- [Task to carry out] Each record that follows is to be output in full, precisely as written.

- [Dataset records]
* * * * * * *

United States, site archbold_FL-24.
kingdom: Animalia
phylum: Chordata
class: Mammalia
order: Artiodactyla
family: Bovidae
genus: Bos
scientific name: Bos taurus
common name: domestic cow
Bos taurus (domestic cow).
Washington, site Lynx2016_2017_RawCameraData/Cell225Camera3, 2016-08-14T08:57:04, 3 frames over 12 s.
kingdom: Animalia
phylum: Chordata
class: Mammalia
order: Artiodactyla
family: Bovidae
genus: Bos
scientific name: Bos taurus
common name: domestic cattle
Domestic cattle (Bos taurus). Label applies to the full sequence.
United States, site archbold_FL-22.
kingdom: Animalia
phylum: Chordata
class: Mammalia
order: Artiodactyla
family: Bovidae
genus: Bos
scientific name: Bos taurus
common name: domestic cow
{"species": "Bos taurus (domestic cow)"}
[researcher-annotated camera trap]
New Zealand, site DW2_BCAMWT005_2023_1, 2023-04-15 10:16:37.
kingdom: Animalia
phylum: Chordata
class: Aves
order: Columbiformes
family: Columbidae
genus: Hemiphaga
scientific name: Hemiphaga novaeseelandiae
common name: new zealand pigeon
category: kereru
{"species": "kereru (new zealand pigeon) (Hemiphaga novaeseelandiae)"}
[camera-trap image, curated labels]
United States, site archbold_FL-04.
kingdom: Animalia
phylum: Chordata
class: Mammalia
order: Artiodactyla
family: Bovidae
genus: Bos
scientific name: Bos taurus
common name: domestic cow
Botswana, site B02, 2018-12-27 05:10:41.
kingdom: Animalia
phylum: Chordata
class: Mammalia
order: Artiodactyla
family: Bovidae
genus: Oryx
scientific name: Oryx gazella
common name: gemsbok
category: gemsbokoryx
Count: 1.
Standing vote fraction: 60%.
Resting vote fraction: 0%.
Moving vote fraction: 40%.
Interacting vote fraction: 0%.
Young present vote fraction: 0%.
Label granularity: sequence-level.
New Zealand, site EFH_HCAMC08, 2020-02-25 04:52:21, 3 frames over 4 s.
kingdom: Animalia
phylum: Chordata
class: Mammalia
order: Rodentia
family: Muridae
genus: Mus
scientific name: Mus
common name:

* * * * * * *

- [Reply to the task]
United States, site archbold_FL-24.
kingdom: Animalia
phylum: Chordata
class: Mammalia
order: Artiodactyla
family: Bovidae
genus: Bos
scientific name: Bos taurus
common name: domestic cow
Bos taurus (domestic cow).
Washington, site Lynx2016_2017_RawCameraData/Cell225Camera3, 2016-08-14T08:57:04, 3 frames over 12 s.
kingdom: Animalia
phylum: Chordata
class: Mammalia
order: Artiodactyla
family: Bovidae
genus: Bos
scientific name: Bos taurus
common name: domestic cattle
Domestic cattle (Bos taurus). Label applies to the full sequence.
United States, site archbold_FL-22.
kingdom: Animalia
phylum: Chordata
class: Mammalia
order: Artiodactyla
family: Bovidae
genus: Bos
scientific name: Bos taurus
common name: domestic cow
{"species": "Bos taurus (domestic cow)"}
[researcher-annotated camera trap]
New Zealand, site DW2_BCAMWT005_2023_1, 2023-04-15 10:16:37.
kingdom: Animalia
phylum: Chordata
class: Aves
order: Columbiformes
family: Columbidae
genus: Hemiphaga
scientific name: Hemiphaga novaeseelandiae
common name: new zealand pigeon
category: kereru
{"species": "kereru (new zealand pigeon) (Hemiphaga novaeseelandiae)"}
[camera-trap image, curated labels]
United States, site archbold_FL-04.
kingdom: Animalia
phylum: Chordata
class: Mammalia
order: Artiodactyla
family: Bovidae
genus: Bos
scientific name: Bos taurus
common name: domestic cow
Botswana, site B02, 2018-12-27 05:10:41.
kingdom: Animalia
phylum: Chordata
class: Mammalia
order: Artiodactyla
family: Bovidae
genus: Oryx
scientific name: Oryx gazella
common name: gemsbok
category: gemsbokoryx
Count: 1.
Standing vote fraction: 60%.
Resting vote fraction: 0%.
Moving vote fraction: 40%.
Interacting vote fraction: 0%.
Young present vote fraction: 0%.
Label granularity: sequence-level.
New Zealand, site EFH_HCAMC08, 2020-02-25 04:52:21, 3 frames over 4 s.
kingdom: Animalia
phylum: Chordata
class: Mammalia
order: Rodentia
family: Muridae
genus: Mus
scientific name: Mus
common name:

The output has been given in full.